Le Directeur général des élections risque d'avoir de sérieux problèmes s'il estime pouvoir engager des poursuites sur les contributions politiques faites par des prête-noms entre 2006 et 2011. Le DGE s'engagerait ainsi dans des mesures rétroactives très difficiles à justifier.

Car le gouvernement a cru nécessaire de rendre plus contraignantes, à la fin de 2010, les dispositions de la loi encadrant les contributions, en précisant que les donateurs doivent explicitement s'engager à donner leur propre argent, sans remboursement, aux partis politiques.

Pour des avocats spécialisés sur ces questions, tous les partis sont bien conscients que le DGE n'a pas les recours qu'il prétend avoir pour les contributions précédant la mise en application de la loi, en janvier 2011, «mais personne n'ose le dire, craignant que la population y voie un aveu de culpabilité».

«Un changement de fond»

Enseignant en droit public à l'Université de Montréal, Me Frédéric Bérard observe que si le législateur a senti le besoin de modifier l'article 90 de la loi électorale, il admet que l'article précédent n'était pas suffisamment explicite.
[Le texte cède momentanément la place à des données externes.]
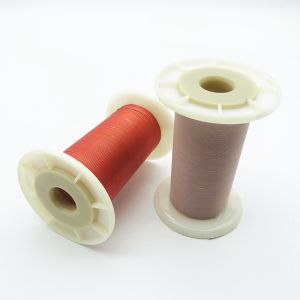 Buy cheap 1000 Vrms 0.18mm Magnetic Coil Triple Insulated Wire from wholesalers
Jusqu'à 2011, la loi prévoyait seulement que «toute contribution doit être versée par l'électeur lui-même et à même ses propres biens».

Or, la révision de 2011 ajoute qu'il ne doit pas avoir «de contrepartie», de remboursement sous quelque forme que ce soit. On précise aussi que l'électeur doit confirmer par écrit qu'il a donné une contribution sans compensation.

«Si le législateur a demandé une modification, une clarification de la loi, on doit présumer que cette modification entraîne un changement de fond», explique Me Bérard. Remonter avant la mise en application de la loi, «serait une application rétroactive».

Bien que ce soit rare, une loi peut être rétroactive, «mais cela doit être prévu explicitement dans la loi», ajoute-t-il.

Mercredi, dans une sortie publique, Jacques Drouin, le DGE, indiquait qu'il pouvait exercer des recours dans les cas où des «prête-noms» avaient contribué illégalement aux partis politiques entre 2006 et 2011.

Grâce à une disposition de la loi de 2011 lui permettant de croiser les fichiers fiscaux des contributeurs, le bureau du DGE avait observé que les employés de 532 entreprises et leurs proches avaient versé près de 13 millions à des partis politiques, principalement au Parti libéral, entre 2006 et 2011.